____ RECORDS PROVIDED
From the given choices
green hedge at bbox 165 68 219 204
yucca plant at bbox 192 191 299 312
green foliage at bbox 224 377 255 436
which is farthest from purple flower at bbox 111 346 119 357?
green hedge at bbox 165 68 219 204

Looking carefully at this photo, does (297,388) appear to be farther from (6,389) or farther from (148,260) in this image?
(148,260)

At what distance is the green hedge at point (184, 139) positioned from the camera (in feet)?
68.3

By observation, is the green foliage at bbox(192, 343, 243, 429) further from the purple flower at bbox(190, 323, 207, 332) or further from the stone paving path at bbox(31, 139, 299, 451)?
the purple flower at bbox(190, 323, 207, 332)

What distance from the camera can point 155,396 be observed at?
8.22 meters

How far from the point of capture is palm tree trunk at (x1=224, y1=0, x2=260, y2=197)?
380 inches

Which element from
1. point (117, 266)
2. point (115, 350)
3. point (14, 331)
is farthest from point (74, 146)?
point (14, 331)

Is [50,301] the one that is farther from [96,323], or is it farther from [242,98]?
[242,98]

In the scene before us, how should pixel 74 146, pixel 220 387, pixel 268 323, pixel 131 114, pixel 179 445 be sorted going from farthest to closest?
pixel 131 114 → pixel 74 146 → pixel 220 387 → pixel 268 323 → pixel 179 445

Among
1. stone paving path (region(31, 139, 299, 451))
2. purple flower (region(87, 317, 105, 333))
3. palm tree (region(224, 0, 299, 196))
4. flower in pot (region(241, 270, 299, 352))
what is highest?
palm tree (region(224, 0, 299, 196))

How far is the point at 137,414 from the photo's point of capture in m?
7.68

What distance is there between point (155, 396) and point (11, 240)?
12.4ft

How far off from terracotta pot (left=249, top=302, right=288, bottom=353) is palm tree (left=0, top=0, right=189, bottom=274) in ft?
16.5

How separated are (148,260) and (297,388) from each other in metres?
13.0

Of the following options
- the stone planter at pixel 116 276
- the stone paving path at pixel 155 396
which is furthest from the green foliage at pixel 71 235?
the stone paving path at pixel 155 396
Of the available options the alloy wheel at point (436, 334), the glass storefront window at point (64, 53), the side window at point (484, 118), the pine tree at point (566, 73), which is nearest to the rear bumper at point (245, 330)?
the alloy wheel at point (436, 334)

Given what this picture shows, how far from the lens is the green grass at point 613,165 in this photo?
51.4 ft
________
TASK TO CARRY OUT » Convert the entries above into a JSON list of strings, with one string for each line and no blank lines.

WRITTEN SOLUTION »
[
  "From the given choices",
  "green hedge at bbox 165 68 219 204",
  "yucca plant at bbox 192 191 299 312",
  "green foliage at bbox 224 377 255 436",
  "which is farthest from purple flower at bbox 111 346 119 357?",
  "green hedge at bbox 165 68 219 204",
  "Looking carefully at this photo, does (297,388) appear to be farther from (6,389) or farther from (148,260) in this image?",
  "(148,260)",
  "At what distance is the green hedge at point (184, 139) positioned from the camera (in feet)?",
  "68.3",
  "By observation, is the green foliage at bbox(192, 343, 243, 429) further from the purple flower at bbox(190, 323, 207, 332) or further from the stone paving path at bbox(31, 139, 299, 451)?",
  "the purple flower at bbox(190, 323, 207, 332)",
  "What distance from the camera can point 155,396 be observed at?",
  "8.22 meters",
  "How far from the point of capture is palm tree trunk at (x1=224, y1=0, x2=260, y2=197)?",
  "380 inches",
  "Which element from",
  "1. point (117, 266)",
  "2. point (115, 350)",
  "3. point (14, 331)",
  "is farthest from point (74, 146)?",
  "point (14, 331)",
  "Is [50,301] the one that is farther from [96,323], or is it farther from [242,98]?",
  "[242,98]",
  "In the scene before us, how should pixel 74 146, pixel 220 387, pixel 268 323, pixel 131 114, pixel 179 445 be sorted going from farthest to closest?",
  "pixel 131 114 → pixel 74 146 → pixel 220 387 → pixel 268 323 → pixel 179 445",
  "Among",
  "1. stone paving path (region(31, 139, 299, 451))",
  "2. purple flower (region(87, 317, 105, 333))",
  "3. palm tree (region(224, 0, 299, 196))",
  "4. flower in pot (region(241, 270, 299, 352))",
  "what is highest?",
  "palm tree (region(224, 0, 299, 196))",
  "How far is the point at 137,414 from the photo's point of capture in m?",
  "7.68",
  "What distance is there between point (155, 396) and point (11, 240)?",
  "12.4ft",
  "How far off from terracotta pot (left=249, top=302, right=288, bottom=353) is palm tree (left=0, top=0, right=189, bottom=274) in ft?",
  "16.5",
  "How separated are (148,260) and (297,388) from each other in metres?",
  "13.0",
  "Of the following options",
  "- the stone planter at pixel 116 276",
  "- the stone paving path at pixel 155 396",
  "which is furthest from the green foliage at pixel 71 235?",
  "the stone paving path at pixel 155 396",
  "Of the available options the alloy wheel at point (436, 334), the glass storefront window at point (64, 53), the side window at point (484, 118), the pine tree at point (566, 73), which is nearest to the rear bumper at point (245, 330)?",
  "the alloy wheel at point (436, 334)",
  "Given what this picture shows, how far from the lens is the green grass at point 613,165 in this photo?",
  "51.4 ft"
]